TEXT:
--- START ---

# Forum > FPS > Battlefield > Battlefield Cheats, Glitches, Hacks and Exploits >  Hidden Dog-tag [Phantom Prospect]

## DocOcc

Not sure if this has been posted yet - just a quick view of the forums didn't offer anything.
Looks as though you will also need to be a premium member to complete not sure if premium is required to unlock the assignment.

Step 1: Open Internet Explorer (why IE only? no idea)
Step 2: Open the Battle Log and log into your account.
Step 3: Click on Leader boards.
Step 4: Scroll all the way to the bottom and you will see a feint skull on the bottom left.
Step 5: Click the skull and a black screen will open and start running DICE 'code'. 

It will start activating the Phantom Program.

Step 6: You will be prompted to enter a password.
Step 7: The password is..: bumpinthenight

No spaces.

Step 8: Hit the Enter key and you have initiated the Phantom Team Prospect.
Step 9: Click your available assignments and scroll down and you should see a new assignment added at the end of the gold assignments called Phantom Prospect.

**EDIT** Just wanted to also state that I am not the original person to find this. My friend told me about it and he knows nothing of this website and it only seems to have been released 18-20 hours ago and I wanted to bring it your attentions.

--- END ---

RECORDED DATA:
--- START ---

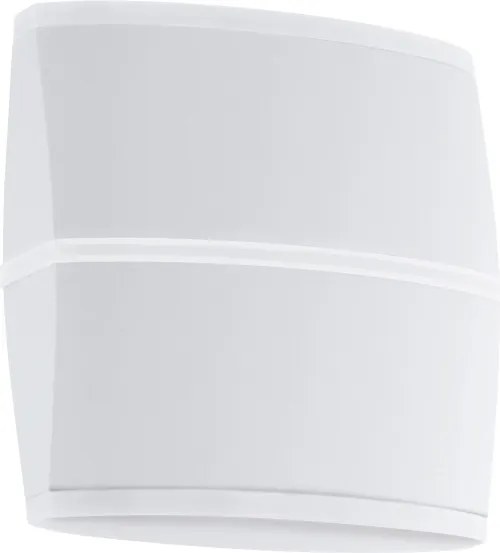 Eglo 96006 - LED Corp de iluminat perete exterior PERAFITA 2xLED/6W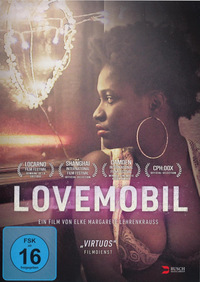 Lovemobil (Blu-ray)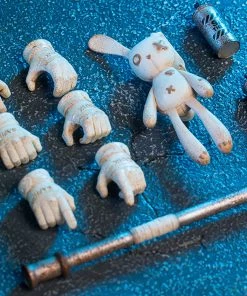 Sank - Action Figure - Blues By Sank Toys 21 Sank - Action Figure - Blues By Sank Toys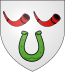 Blason de Aumerval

--- END ---

WORK TASK A:
Answer these from the Phantom Prospect post:
(i) Which web browser does the post say to open?
(ii) What password does the post give?
(iii) According to the edit, how long ago does the trick seem to have been released?
WORK TASK B: Reproduce the Phantom Prospect post word for word, starting at "Step 2: Open" and ending at "the Phantom Program.".
WORK TASK C: Carry on the Phantom Prospect forum post from the point where it stops.
The listing has nothing to do with the Phantom Prospect forum post.

ANSWER SPACE A:
(i) Internet Explorer
(ii) bumpinthenight
(iii) 18-20 hours ago

ANSWER SPACE B:
Step 2: Open the Battle Log and log into your account.
Step 3: Click on Leader boards.
Step 4: Scroll all the way to the bottom and you will see a feint skull on the bottom left.
Step 5: Click the skull and a black screen will open and start running DICE 'code'. 

It will start activating the Phantom Program.

ANSWER SPACE C:
Thanks

----------


## MastaRage

It seems you must be Premium to activate it or even prompt the password.

----------


## snowmaster20

worked, as a premium.

ty!

----------


## Thunderballs

Thanks..

300 300 meter headshots ... hmmm thats going to take some time what with my tourettes and all..

----------


## tzeeth

Working! Thanks.

----------


## loves2spooge

Steps 1-7 working. After that I get:
"Unlock phase 2 initiated... Enter Passcode" I try bumpinthenight but it shows Password incorrect access denied. Under Assignments I have the new Phantom assignment. Not sure if there is more but it is prompting me for a passcode again.

Spooge

----------


## lilmsnaughty

Do this still work ? i cant get it to work?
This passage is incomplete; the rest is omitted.